◆ Problem
Reproduce word for word the entries from the one containing "Pomellato Iconica 18k" through the one containing "Digital Biothesiometer Vibration", including both of those.

◆ Entries supplied

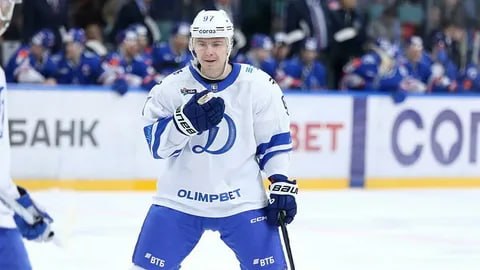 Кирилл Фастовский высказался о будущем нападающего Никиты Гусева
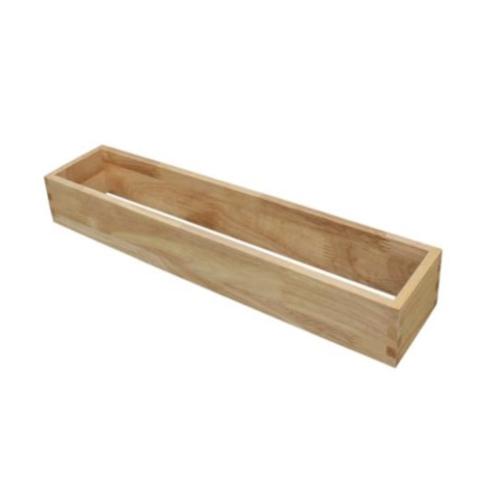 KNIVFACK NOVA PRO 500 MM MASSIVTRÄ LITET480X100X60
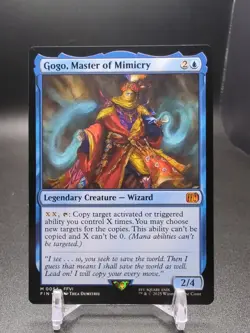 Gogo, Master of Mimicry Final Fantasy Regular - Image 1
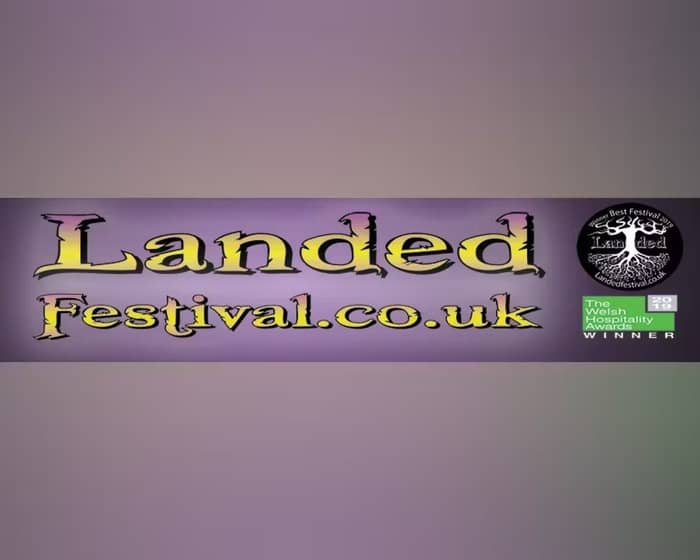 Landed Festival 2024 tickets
==
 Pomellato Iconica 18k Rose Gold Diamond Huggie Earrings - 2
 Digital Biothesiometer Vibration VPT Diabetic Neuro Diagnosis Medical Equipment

◆ Response below
 Pomellato Iconica 18k Rose Gold Diamond Huggie Earrings - 2
 Digital Biothesiometer Vibration VPT Diabetic Neuro Diagnosis Medical Equipment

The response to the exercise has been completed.